Monday, February 13, 2006

No big deal - Cheney only winged him. But like in the head and chest.

Everyone's doing their best to snicker at the story of Dick "Big Time!" Cheney shooting that 78-year-old guy in the face. A hunting accident. The Dark Lord blowing off some steam with some Texas contributer fat cats. The inevitable downplaying of being shot in the face, neck and chest by a 28-gauge shotgun from 30 feet away. This sort of comedy writes itself. I think Al Franken has done it up especially well by positing Cheney and Dubya hunting together. You just need to read it yourself. Instant classic. But from my point of view, I still can't get over the anecdote of Cheney shooting a guy in the face. Think about it - Cheney fired an errant shot with a weapon that can surely kill a man, not taking the time to see what he was shooting at or what might get hurt if he tried to go for it. Anybody who's ever hunted (and I grew up in Wisconsin doing so) should take from this that Cheney's a dangerous sumbitch. History simply MUST use this accident as a Freudian slip to show the inner Overlord at his most devastating and real. He may talk a good game. But Cheney's obviously NOT the guy to look to in a fight, whether with farm-raised-for-the-slaughter quail or the entire Muslim World. He's the guy to run away from before it's too late.
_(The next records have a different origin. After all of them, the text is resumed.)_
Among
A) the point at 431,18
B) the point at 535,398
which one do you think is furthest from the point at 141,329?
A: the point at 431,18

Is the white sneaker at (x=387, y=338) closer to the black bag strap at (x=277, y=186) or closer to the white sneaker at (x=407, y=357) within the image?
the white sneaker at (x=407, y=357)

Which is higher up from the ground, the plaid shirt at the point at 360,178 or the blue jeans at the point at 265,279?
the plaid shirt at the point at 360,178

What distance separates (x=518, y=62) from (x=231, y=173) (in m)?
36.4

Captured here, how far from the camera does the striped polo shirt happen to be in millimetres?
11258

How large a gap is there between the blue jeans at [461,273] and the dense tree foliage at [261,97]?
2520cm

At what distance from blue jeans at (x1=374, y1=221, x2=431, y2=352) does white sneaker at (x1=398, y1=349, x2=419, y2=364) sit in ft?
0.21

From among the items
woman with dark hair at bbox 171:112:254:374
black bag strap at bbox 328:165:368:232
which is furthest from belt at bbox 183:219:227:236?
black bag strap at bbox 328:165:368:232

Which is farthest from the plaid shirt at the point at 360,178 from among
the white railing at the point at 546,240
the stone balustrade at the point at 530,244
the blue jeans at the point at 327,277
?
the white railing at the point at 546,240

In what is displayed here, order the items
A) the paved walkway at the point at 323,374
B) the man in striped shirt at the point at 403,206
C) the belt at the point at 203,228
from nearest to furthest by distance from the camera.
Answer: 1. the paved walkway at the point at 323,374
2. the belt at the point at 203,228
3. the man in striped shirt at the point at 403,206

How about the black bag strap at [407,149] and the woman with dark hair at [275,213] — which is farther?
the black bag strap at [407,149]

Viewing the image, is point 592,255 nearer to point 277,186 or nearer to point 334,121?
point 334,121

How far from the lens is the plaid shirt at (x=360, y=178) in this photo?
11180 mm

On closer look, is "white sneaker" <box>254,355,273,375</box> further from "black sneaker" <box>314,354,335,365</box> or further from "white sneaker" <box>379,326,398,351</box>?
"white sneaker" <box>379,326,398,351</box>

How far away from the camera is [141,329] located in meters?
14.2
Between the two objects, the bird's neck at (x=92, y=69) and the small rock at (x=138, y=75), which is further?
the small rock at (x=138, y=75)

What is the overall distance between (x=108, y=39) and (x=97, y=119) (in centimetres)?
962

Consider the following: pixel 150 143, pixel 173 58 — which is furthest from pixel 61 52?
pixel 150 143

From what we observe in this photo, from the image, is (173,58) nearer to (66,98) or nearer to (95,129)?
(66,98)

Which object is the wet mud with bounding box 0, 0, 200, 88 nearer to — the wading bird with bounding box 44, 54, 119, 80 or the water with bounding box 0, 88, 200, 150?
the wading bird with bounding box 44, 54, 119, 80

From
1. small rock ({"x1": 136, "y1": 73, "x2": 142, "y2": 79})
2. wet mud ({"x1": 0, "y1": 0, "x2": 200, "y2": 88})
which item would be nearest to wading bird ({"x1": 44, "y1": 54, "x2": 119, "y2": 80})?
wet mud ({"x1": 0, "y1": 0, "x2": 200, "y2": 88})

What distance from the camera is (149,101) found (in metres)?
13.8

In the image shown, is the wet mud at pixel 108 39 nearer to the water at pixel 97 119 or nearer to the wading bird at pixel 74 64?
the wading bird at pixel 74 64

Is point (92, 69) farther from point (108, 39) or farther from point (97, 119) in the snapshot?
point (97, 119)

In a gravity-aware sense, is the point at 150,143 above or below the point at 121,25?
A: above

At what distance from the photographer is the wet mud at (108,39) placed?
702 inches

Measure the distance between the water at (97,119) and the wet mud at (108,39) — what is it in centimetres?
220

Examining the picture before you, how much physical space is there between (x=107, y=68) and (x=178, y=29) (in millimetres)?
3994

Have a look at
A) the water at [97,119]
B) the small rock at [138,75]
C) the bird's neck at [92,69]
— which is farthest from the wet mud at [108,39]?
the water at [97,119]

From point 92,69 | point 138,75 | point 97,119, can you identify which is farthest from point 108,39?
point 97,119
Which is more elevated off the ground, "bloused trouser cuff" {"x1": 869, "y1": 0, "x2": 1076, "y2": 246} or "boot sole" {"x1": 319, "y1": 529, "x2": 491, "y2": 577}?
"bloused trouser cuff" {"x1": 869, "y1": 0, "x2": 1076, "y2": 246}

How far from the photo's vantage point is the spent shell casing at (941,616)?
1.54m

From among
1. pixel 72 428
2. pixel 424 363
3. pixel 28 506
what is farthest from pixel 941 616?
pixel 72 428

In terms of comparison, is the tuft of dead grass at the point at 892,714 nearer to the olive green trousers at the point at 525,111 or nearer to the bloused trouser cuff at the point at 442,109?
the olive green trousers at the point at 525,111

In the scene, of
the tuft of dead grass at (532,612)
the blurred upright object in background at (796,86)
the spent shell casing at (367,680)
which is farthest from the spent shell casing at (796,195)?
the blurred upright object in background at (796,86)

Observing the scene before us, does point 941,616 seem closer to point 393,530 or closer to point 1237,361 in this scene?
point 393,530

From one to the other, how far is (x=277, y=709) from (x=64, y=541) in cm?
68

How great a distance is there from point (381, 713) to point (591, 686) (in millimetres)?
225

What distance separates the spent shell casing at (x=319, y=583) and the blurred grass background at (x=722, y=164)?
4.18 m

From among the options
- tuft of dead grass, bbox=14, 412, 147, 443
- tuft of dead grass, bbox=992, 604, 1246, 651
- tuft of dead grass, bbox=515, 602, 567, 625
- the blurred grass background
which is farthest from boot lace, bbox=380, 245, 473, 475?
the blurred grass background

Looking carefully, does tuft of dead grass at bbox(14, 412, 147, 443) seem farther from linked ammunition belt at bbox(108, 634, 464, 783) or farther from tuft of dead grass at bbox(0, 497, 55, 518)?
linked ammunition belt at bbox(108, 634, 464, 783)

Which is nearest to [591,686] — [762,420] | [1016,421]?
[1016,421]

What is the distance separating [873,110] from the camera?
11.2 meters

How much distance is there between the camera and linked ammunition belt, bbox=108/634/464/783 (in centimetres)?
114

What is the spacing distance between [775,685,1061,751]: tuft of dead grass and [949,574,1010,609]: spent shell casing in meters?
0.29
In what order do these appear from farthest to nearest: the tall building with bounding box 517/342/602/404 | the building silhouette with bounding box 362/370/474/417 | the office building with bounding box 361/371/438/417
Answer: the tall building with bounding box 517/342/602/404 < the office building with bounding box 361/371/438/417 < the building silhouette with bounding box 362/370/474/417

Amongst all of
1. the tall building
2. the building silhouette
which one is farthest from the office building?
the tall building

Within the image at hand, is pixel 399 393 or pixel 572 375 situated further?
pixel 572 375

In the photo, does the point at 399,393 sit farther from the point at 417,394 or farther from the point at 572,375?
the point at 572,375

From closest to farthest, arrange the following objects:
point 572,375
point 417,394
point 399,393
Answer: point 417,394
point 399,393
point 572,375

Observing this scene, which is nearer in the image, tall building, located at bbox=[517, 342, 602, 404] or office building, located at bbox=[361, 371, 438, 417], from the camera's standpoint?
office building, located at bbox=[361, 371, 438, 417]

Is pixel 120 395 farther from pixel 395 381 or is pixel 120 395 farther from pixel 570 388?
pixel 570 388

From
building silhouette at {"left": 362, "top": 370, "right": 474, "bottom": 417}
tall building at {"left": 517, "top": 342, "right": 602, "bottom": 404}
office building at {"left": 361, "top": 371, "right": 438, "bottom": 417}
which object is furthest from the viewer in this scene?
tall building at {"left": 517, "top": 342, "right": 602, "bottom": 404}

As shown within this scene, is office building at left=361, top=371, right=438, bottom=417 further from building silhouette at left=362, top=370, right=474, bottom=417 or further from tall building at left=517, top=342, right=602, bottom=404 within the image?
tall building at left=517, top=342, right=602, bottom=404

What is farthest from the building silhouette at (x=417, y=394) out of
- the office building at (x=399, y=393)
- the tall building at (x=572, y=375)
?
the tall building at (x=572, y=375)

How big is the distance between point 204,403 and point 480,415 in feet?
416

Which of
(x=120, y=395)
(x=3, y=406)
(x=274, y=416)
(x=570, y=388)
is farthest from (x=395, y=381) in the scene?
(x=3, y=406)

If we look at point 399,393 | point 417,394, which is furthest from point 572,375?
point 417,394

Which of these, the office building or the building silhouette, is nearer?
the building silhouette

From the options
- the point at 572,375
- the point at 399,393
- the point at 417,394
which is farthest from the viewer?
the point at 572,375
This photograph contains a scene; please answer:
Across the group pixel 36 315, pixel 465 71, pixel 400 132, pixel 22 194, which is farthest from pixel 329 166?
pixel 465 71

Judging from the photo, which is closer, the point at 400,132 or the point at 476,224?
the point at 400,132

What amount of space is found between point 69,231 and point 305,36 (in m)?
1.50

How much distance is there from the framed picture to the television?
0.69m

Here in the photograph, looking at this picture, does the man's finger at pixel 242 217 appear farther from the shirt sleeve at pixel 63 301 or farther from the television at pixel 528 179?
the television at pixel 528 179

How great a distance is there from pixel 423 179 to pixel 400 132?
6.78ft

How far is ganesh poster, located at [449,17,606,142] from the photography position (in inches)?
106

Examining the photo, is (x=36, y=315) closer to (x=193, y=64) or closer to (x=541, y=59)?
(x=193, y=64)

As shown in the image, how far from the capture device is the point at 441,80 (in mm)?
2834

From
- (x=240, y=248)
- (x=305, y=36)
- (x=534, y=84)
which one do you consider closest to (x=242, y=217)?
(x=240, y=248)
My appreciation of gallows humor inspires me to keep an eye out for any pics taken of Counselor Whittington to go along with all the "who is this not-at-all-sexy GOP contributer?" stories getting ink this morning. This poor doofus already looks like he's covered in funeral parlor make-up.

Maya's got a new Radio Flyer walker-wagonish contraption over the weekend. There's not much in the way of steering possibilities and our teeny apartment doesn't give her much more than a short runway. You just kinda latch the kid on and hope they don't lean so far forward that they faceplant. Maya leans in too much unless you hold either her or the wagon back a bit. But if you let her go, it's amazing to see that she'll hold on to the very end. We need to take her outside and just let her cruise down a few blocks of sidewalk. Which makes me think that there should be toddler sizes of kneepads.

Anyhoo, time to get some real work done. Hope your own tangents are quickly redirected today. Rock on.